Now all were fast frozen. Snow lay deep upon the ice. No babbling of hurrying waters over pebbly creek beds was heard, but instead, the axe of the solitary miner at wood chopping on the banks of silent streams.
As the short days passed, and the small caravan forged on, the smoke of white men's cabins was more seldom seen; until finally the last one was pointed out by Indian Pete, and it was soon left far behind.
Shorter grew the daylight hours. Proceeding they were forced to break trails, although their guide appeared familiar with the region and was heading toward the best and easiest pass in the Rockies. This tedious snow waste once crossed, their way to the great lakes was comparatively clear.

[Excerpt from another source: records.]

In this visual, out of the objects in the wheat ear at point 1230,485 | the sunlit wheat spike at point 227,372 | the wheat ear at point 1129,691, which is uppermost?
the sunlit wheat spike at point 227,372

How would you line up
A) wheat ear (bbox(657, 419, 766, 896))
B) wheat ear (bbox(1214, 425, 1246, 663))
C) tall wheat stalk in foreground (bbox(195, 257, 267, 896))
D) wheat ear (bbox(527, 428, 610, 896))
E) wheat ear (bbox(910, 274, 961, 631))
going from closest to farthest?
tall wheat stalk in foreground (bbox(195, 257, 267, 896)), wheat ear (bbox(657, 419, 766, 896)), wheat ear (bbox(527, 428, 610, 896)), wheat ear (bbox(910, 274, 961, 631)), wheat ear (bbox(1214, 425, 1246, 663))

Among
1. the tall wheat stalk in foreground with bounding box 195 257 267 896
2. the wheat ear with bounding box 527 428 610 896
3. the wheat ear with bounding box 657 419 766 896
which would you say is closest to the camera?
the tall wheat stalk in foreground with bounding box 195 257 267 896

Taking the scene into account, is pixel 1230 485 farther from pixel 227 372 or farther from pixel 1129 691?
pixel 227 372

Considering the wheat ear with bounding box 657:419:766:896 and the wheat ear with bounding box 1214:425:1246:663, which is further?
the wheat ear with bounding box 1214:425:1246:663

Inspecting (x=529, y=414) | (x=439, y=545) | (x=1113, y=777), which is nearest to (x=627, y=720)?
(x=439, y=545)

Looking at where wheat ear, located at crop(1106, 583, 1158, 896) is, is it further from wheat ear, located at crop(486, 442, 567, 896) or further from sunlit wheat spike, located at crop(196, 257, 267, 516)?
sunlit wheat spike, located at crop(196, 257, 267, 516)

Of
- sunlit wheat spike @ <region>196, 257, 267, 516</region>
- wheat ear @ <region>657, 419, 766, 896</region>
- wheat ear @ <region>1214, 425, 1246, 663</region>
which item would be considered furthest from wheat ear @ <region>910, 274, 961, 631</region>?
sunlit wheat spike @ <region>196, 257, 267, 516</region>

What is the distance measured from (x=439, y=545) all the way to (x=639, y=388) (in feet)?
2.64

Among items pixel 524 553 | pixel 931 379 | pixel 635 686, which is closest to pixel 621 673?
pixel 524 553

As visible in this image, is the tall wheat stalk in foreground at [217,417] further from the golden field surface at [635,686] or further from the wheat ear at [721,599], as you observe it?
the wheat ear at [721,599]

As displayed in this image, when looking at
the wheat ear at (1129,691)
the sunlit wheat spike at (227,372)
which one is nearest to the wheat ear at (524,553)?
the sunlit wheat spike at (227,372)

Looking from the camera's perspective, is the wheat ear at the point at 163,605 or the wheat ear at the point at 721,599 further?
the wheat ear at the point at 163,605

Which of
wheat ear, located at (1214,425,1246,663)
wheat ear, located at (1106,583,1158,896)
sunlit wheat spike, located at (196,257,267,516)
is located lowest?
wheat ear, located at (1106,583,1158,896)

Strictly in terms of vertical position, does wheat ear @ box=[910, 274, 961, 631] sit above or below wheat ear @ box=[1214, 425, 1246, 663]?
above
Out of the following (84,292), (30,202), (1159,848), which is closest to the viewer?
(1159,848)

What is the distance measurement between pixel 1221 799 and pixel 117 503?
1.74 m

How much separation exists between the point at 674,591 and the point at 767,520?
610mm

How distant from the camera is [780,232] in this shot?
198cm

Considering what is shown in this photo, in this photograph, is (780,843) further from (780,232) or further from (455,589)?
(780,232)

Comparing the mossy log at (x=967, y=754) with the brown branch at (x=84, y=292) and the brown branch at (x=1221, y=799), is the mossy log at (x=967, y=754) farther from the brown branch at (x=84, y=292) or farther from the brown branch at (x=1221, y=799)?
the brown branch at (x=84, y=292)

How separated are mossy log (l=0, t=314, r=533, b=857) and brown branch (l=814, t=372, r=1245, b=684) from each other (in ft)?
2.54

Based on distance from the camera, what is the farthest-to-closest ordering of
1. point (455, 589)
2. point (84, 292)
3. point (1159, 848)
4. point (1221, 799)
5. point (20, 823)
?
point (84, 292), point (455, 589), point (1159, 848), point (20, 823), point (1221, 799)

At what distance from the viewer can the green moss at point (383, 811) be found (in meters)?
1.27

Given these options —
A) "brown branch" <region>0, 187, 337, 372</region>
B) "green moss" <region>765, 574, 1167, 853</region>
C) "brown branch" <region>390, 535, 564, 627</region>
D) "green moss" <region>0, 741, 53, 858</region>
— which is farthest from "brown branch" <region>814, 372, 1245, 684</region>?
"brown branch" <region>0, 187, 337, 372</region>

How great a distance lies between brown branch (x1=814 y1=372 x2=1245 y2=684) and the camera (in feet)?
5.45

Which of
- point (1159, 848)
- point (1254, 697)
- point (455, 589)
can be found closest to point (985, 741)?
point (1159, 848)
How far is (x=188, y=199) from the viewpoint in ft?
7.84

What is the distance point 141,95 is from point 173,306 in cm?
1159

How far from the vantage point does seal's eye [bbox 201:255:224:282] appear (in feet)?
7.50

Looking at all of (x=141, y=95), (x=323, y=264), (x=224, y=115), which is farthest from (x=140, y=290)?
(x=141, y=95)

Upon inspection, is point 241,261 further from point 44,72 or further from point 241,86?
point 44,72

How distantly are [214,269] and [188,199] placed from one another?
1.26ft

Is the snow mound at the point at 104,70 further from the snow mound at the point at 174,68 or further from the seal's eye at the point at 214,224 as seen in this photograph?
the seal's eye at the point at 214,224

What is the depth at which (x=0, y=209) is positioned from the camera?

They soon learned to travel as well in the dusky snow-light as by daylight, and enjoyed it better, for there was no glare of the sun on the white mantled earth. Their dog-teams were good ones, and a source of comfort to the travelers whose experience with this mode of migration was limited. While the weary men slept in their little tents by night the malamutes howled and rested at intervals. If one happened to be startled by a bad dream he immediately communicated the fact to his neighbors, of whom there were more than thirty, and they, either from sympathetic interest in a brother, or because they resented being waked thus unceremoniously in the midst of enjoyable naps, began echoing their sentiments in the most lugubrious manner. To all sorts of notes in the musical scale the voices of these dogs ranged, they seeming to spare no pains to give varied entertainment. How these creatures work so hard, eat and sleep so little, howl so much, and keep in good condition, is ever an unsolvable riddle; but they are usually docile, pleasant of disposition, and ready for any task.
The MacDougall party treated their animals kindly. Men must reasonably do this in self defense. That a brow-beaten dog gives up and drops from the race through sheer discouragement often happens; but well fed and with considerate treatment a malamute will bravely work to the last moment.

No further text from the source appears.